In last week's Poetry Friday entry, I told about blogging about a book I was putting on my wish list. A few days later, the book arrived in the mail, bought for me by one of my reader-friends. That's the second time someone has bought me a book after reading on my blog that I wanted it. I should post more often about the books I want. Believe me, there is a long list.
What could be better than getting a book in the mail? There are a few things, but not many. I was very excited, as was my middle school daughter, who falls right in the target age group for the book, Poetry Speaks Who I Am. She grabbed the book before I had a chance to look through it at all, and it got a positive review from her.

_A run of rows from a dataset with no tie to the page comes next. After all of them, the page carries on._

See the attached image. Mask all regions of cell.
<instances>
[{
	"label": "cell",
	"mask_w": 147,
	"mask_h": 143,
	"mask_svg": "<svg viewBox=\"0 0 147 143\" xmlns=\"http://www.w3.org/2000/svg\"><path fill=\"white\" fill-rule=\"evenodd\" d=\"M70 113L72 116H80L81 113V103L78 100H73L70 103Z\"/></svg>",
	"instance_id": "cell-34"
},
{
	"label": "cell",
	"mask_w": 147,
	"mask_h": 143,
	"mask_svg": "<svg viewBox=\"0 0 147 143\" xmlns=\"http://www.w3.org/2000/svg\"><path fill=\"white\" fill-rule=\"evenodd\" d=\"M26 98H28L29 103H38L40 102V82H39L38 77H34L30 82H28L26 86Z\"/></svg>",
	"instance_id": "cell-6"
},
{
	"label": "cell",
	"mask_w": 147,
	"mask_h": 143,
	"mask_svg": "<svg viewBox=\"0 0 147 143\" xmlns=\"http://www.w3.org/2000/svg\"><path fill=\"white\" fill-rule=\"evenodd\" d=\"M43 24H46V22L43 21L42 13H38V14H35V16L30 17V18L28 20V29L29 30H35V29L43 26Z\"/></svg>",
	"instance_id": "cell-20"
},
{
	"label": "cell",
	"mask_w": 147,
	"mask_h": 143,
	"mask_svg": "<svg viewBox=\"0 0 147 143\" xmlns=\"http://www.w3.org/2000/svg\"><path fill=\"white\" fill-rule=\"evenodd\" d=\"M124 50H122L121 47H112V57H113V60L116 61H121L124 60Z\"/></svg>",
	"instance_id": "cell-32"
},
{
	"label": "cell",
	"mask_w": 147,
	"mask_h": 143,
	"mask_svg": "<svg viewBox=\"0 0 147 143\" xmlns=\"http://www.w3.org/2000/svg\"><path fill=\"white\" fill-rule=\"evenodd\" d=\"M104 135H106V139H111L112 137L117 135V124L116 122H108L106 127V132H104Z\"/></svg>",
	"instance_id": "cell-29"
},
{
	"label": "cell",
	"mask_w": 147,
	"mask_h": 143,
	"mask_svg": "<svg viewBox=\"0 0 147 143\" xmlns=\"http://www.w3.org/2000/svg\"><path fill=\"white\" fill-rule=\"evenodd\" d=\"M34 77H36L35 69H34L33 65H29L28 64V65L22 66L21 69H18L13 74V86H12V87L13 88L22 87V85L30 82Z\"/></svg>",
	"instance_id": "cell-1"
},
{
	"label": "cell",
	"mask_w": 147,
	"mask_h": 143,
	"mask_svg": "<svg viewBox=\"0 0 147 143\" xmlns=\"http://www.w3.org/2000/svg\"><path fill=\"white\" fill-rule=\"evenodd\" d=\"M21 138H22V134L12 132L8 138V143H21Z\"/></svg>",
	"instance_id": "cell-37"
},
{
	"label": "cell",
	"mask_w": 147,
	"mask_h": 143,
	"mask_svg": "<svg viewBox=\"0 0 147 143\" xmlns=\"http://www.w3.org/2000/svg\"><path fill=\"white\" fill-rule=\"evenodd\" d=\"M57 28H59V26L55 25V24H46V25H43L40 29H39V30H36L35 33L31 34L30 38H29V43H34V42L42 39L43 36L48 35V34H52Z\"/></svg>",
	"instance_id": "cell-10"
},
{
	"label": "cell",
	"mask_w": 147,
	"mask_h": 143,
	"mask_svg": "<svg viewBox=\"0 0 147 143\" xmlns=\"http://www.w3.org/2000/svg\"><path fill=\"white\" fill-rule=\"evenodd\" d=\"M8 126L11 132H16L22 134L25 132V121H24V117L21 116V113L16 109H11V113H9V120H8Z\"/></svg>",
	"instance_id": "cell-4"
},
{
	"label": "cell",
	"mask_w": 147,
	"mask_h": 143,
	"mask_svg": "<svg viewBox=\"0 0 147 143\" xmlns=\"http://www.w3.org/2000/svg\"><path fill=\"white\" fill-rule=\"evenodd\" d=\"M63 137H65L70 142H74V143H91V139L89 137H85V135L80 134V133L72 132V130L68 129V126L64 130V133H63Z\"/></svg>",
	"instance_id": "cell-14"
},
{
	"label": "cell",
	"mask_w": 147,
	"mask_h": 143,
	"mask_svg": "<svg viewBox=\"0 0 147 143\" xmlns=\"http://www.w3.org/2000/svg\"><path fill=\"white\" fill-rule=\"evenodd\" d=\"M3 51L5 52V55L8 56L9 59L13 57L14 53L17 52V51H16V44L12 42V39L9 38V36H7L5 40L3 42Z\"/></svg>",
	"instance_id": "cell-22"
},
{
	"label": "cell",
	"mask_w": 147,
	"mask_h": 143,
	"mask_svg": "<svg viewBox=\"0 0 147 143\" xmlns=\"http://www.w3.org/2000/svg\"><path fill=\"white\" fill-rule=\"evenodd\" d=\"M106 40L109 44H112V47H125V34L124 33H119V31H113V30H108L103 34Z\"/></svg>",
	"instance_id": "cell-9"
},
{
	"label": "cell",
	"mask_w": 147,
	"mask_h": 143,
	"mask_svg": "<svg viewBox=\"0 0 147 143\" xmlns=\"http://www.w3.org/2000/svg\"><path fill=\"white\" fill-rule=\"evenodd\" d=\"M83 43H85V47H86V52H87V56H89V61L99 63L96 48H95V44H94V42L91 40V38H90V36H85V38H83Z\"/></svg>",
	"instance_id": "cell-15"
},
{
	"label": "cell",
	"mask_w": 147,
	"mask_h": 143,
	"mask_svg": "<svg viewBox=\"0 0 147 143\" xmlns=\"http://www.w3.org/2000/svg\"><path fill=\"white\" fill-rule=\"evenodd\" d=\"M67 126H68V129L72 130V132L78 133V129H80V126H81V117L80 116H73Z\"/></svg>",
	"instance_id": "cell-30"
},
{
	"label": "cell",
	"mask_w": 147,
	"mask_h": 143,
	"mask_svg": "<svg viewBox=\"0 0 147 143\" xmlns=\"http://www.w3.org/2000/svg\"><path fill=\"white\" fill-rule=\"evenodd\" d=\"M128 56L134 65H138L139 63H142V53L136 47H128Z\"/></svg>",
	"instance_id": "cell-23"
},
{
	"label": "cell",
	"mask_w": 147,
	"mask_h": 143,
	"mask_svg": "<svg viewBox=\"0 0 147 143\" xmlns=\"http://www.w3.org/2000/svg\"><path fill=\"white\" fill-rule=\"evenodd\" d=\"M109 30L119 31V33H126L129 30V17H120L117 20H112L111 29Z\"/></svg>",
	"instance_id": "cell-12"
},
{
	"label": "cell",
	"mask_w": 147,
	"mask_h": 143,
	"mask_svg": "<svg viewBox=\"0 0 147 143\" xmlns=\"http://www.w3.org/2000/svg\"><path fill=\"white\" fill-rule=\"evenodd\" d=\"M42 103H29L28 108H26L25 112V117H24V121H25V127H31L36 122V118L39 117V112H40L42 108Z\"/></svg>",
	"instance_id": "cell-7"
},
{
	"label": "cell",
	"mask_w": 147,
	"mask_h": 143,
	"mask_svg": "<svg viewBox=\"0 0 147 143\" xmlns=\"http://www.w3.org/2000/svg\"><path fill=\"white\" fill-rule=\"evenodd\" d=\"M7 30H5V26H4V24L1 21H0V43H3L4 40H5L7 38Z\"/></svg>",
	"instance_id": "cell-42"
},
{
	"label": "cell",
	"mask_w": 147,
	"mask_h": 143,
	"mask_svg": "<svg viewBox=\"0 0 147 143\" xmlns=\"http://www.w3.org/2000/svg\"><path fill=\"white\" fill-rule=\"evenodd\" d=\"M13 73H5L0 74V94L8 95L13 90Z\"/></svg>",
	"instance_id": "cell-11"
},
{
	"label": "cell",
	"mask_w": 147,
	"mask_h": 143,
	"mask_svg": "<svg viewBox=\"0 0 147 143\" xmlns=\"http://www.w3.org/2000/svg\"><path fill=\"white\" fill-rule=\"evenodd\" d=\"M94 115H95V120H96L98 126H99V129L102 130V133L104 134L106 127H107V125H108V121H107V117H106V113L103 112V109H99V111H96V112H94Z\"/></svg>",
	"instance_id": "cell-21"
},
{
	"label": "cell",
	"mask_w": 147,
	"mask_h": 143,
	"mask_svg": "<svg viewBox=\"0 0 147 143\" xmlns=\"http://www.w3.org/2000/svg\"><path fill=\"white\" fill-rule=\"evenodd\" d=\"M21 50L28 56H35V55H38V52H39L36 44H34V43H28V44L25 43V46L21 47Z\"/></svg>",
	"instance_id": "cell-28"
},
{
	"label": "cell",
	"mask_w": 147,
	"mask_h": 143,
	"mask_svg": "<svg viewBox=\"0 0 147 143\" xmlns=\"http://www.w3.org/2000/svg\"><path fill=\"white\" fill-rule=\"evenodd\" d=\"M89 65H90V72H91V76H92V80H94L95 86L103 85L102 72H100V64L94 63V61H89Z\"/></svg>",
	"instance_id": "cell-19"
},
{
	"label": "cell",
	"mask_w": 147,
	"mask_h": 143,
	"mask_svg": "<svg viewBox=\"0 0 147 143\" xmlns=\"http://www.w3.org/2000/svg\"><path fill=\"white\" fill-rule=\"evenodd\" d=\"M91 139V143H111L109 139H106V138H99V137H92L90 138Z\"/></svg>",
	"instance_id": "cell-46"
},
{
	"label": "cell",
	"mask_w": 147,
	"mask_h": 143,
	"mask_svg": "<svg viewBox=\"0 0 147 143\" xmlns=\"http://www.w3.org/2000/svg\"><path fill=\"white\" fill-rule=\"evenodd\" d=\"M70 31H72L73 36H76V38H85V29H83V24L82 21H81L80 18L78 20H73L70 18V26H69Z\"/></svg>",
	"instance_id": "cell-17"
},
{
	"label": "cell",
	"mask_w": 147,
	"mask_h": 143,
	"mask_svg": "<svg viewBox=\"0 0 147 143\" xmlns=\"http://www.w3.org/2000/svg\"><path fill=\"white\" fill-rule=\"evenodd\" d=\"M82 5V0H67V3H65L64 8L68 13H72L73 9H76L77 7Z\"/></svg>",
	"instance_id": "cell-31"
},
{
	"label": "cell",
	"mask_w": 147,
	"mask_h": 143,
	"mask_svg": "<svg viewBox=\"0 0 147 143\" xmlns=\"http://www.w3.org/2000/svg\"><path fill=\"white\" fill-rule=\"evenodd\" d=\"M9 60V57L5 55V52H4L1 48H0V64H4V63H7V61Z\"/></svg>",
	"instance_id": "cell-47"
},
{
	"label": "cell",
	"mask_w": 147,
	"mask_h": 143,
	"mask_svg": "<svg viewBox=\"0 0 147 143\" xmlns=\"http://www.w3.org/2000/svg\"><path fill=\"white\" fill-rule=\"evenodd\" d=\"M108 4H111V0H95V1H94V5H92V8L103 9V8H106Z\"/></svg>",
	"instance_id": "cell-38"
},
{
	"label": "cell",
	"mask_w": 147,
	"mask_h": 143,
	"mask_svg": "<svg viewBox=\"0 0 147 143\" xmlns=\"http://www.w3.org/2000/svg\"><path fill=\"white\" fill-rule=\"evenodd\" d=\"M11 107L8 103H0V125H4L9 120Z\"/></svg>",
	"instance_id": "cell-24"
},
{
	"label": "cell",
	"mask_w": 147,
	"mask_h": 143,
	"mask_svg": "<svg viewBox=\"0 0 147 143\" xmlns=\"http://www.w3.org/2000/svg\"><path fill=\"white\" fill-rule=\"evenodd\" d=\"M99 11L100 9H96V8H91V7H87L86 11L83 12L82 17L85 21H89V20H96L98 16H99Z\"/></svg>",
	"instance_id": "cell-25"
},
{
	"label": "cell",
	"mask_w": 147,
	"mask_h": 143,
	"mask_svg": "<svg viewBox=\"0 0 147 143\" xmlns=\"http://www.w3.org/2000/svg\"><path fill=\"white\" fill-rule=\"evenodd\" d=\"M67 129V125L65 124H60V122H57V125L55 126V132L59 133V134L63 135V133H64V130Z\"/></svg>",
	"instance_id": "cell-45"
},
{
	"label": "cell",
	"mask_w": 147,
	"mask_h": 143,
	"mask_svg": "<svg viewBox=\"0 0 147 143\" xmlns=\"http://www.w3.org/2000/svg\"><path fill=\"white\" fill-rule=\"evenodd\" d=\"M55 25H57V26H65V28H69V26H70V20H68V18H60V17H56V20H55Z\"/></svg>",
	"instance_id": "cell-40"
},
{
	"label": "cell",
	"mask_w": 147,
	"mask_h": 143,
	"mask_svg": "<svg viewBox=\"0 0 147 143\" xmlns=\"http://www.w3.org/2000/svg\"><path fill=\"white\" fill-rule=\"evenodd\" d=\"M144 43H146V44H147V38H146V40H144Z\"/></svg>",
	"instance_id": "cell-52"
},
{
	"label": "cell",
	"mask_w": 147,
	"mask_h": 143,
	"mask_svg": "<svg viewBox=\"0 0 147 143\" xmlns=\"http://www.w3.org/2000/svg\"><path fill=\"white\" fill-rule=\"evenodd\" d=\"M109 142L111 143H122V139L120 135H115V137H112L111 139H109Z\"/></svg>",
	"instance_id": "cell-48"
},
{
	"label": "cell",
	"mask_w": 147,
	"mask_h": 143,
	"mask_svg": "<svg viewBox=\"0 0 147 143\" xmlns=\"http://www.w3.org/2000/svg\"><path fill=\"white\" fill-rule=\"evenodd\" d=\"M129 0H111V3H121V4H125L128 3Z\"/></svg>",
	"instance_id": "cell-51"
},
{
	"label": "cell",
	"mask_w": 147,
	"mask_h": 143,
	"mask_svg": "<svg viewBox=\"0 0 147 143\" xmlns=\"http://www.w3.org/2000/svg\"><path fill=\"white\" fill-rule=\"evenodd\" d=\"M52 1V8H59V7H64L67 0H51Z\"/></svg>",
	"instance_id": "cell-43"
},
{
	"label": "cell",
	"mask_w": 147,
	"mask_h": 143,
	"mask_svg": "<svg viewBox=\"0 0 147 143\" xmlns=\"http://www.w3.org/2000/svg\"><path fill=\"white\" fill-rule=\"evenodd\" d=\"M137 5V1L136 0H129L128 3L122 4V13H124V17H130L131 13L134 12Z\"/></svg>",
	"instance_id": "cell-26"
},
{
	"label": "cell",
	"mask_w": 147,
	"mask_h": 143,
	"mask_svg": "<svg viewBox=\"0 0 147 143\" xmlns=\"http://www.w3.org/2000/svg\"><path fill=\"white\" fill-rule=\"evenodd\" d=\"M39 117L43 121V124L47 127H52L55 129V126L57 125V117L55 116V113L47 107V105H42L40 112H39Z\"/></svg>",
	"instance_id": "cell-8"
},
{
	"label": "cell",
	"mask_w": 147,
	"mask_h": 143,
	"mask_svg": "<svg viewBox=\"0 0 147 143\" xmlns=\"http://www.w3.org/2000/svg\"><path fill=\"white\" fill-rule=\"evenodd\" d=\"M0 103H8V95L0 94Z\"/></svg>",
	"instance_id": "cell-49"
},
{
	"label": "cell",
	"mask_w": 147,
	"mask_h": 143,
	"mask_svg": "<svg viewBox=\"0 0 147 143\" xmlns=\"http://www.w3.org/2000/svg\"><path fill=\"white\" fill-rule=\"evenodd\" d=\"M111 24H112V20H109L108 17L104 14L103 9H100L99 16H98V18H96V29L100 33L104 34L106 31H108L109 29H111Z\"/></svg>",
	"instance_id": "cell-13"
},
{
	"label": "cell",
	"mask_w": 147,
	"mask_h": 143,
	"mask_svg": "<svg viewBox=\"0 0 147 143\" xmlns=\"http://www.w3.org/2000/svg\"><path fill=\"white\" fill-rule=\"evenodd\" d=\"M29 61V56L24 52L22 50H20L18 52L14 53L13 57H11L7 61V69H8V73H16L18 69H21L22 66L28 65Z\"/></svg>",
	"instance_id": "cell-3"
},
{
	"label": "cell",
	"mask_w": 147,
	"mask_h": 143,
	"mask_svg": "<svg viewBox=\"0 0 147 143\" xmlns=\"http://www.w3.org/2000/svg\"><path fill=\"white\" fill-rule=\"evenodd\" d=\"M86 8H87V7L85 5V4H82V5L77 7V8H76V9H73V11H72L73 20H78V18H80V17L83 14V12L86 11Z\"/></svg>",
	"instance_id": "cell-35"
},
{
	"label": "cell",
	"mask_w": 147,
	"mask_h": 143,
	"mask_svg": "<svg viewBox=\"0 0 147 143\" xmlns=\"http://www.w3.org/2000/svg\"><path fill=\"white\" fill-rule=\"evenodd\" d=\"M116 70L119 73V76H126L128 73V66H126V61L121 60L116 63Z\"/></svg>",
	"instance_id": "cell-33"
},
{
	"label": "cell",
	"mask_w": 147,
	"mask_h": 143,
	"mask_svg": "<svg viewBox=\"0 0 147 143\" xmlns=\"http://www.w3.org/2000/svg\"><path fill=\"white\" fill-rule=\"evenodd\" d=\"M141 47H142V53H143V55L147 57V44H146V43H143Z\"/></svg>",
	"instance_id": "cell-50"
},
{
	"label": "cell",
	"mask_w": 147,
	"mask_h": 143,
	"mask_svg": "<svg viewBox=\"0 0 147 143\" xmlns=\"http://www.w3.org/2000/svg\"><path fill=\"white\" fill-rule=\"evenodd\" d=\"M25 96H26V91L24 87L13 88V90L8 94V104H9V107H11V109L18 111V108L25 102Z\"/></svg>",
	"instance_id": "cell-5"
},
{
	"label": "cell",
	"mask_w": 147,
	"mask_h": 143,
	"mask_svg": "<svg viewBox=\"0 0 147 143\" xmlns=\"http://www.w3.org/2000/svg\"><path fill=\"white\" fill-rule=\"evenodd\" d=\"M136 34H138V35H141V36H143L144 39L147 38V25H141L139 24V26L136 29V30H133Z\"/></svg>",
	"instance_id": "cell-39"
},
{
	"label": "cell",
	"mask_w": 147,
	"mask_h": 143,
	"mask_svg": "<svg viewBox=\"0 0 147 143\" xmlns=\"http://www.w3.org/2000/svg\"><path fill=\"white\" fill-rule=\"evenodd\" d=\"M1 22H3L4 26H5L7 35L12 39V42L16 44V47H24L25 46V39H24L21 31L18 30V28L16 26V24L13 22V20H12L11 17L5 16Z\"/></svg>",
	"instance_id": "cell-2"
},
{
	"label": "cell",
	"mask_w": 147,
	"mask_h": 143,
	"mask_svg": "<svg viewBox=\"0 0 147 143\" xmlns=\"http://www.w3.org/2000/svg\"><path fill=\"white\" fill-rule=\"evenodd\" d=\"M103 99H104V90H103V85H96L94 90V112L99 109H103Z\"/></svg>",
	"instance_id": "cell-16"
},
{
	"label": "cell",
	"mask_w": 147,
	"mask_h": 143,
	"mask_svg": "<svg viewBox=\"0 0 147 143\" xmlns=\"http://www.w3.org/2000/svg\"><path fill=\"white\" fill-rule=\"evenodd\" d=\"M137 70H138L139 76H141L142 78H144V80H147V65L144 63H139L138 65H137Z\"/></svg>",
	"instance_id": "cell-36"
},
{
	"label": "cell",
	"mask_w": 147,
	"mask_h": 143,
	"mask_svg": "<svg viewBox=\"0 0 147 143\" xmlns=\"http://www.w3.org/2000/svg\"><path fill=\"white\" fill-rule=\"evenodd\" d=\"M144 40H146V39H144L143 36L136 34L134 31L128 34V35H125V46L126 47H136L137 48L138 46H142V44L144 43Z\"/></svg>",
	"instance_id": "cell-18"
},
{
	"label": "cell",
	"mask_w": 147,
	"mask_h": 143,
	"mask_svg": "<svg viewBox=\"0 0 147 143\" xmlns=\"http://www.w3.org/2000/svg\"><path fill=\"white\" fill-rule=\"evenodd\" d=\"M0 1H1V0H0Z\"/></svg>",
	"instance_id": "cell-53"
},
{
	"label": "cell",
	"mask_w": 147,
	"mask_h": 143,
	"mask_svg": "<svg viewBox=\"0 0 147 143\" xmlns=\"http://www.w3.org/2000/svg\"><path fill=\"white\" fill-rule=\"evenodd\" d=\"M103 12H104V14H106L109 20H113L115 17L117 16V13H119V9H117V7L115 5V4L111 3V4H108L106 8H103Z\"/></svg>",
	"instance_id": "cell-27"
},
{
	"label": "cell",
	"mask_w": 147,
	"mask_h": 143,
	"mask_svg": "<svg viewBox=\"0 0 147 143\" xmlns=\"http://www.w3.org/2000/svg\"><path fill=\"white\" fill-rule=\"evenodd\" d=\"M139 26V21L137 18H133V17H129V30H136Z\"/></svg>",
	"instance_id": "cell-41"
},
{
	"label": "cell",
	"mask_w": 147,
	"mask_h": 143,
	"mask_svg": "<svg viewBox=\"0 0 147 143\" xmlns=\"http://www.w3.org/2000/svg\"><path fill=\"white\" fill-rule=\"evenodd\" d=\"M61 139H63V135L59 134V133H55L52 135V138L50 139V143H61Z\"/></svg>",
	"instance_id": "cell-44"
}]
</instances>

It gets a positive review from me, too. This is definitely going on my shelf when I get my classroom back. I probably will use some of them in class (and the included CD will help with that), but this book is intended to be read by middle schoolers themselves. "This is not a poetry anthology for adults, for children, for classroom study, for required memorization and recitation," says the Introduction. "It's made just for you."
There are poems about love, loneliness, complicated relationships, emotions, putting on mascara, mowing the lawn, and many other experiences of adolescence. The poets are mostly contemporary, but not all - there's some well-chosen Emily Dickinson, Keats, even Shakespeare, among other staples of the literature curriculum. One of the best things about poetry - about literature in general - is the way it makes you feel you aren't alone. Others have been through, and survived, what you are living now. This anthology will do that for some of my students, I think.
Here's today's Poetry Friday roundup.
By the way, while I was looking for the location of today's roundup, I found this post from the Poetry Friday after the earthquake. I hadn't seen it before. This week I have been revisiting that terrible week by listening to the episodes of The Story from those days and blogging about them. (Here's the first of those posts. Here's the second. Here's the third. Here's the fourth. And here's the fifth. I am going to be adding the rest as I go through them.) I downloaded them a long time ago but only now am I feeling I can bear to listen to them. It means a lot to me to know that people were remembering those of us mourning in Haiti all those weeks ago. Don't forget Haiti. The mourning continues even as rebuilding begins.